The ultimate objective is to create two well-designed gold tables that retailer already aggregated leads to Iceberg format for advert hoc queries by way of Amazon Athena.

Stipulations

The instruction requires following conditions:

  • An AWS Identification and Entry Administration (IAM) function with all of the necessary permissions to run an AWS Glue interactive session and the dbt-glue adapter
  • An AWS Glue database and desk to retailer the metadata associated to the NYC taxi information dataset
  • An S3 bucket to make use of as output and retailer the processed knowledge
  • An Athena configuration (a workgroup and S3 bucket to retailer the output) to discover the dataset
  • An AWS Lambda perform (created as an AWS CloudFormation customized useful resource) that updates all of the partitions within the AWS Glue desk

With these conditions, we simulate the state of affairs that knowledge engineers have already ingested knowledge from knowledge sources to uncooked tables, and outlined desk definitions for the uncooked tables.
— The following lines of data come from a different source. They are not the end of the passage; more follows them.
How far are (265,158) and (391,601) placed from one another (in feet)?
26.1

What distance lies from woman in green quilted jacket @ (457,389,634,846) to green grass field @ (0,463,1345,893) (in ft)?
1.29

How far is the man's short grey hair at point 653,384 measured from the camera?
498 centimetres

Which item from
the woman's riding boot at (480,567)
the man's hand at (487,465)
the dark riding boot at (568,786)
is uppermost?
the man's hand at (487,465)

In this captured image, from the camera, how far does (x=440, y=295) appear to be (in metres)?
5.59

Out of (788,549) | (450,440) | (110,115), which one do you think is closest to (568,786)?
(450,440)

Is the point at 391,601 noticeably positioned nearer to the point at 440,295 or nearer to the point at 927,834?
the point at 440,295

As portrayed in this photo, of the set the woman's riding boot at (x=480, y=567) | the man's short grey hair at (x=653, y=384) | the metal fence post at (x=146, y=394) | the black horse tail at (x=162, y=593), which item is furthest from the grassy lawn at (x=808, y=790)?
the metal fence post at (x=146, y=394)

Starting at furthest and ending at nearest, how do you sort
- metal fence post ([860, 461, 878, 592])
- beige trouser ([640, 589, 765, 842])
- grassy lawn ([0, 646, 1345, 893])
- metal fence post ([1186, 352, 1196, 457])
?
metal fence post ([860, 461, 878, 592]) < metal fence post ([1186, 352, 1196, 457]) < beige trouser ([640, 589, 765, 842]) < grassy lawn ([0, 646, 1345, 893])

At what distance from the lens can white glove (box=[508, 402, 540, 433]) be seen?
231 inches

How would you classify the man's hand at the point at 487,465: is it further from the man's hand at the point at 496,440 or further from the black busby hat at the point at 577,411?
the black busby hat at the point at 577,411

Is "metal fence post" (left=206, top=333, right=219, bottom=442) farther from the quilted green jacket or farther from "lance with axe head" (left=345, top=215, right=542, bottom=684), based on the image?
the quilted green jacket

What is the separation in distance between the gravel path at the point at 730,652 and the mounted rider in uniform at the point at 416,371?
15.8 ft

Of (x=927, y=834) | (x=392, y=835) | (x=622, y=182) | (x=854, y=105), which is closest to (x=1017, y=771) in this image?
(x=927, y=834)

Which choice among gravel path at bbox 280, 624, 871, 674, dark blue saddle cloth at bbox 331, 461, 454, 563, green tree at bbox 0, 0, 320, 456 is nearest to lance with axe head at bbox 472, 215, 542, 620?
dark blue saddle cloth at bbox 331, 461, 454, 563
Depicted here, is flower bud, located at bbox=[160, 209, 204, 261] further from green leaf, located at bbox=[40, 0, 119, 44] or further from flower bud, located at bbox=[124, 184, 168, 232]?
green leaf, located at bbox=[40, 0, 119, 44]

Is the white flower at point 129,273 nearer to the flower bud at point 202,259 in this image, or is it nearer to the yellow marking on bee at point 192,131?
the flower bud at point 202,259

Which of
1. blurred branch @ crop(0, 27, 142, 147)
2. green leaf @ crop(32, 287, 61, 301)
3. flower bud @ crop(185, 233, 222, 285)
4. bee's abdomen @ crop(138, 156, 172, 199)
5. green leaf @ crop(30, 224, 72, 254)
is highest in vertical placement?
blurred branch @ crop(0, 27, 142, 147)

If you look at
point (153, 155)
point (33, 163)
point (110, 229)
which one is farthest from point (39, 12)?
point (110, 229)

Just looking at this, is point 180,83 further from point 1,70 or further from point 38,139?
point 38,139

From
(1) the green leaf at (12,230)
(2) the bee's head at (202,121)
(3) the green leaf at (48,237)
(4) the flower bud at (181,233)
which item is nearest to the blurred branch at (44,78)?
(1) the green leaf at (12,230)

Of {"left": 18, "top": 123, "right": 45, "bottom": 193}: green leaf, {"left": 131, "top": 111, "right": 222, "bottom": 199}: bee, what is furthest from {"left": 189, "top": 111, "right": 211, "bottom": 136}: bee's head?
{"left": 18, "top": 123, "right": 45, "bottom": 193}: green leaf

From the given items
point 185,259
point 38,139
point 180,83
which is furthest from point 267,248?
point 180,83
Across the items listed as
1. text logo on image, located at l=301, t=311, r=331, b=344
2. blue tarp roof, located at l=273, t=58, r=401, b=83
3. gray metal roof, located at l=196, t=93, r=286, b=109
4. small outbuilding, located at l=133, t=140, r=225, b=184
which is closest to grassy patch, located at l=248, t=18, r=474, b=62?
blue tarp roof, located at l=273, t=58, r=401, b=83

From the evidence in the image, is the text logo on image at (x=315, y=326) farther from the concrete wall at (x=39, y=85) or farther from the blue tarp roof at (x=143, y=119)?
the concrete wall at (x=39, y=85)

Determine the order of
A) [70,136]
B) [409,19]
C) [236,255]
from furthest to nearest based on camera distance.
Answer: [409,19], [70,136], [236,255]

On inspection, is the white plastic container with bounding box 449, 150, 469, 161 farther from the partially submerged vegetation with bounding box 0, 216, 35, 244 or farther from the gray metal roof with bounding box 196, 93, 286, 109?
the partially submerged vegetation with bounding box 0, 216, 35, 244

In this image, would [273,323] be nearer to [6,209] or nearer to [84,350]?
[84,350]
For ease of use, we ready a CloudFormation template. This template deploys all of the required infrastructure. To create these assets, select Launch Stack within the us-east-1 Area, and comply with the directions:

Set up dbt, the dbt CLI, and the dbt adaptor

The dbt CLI is a command line interface for working dbt tasks. It’s free to make use of and out there as an open supply undertaking. Set up dbt and the dbt CLI with the next code:

$ pip3 set up --no-cache-dir dbt-core

For extra data, confer with Tips on how to set up dbt, What’s dbt?, and Viewpoint.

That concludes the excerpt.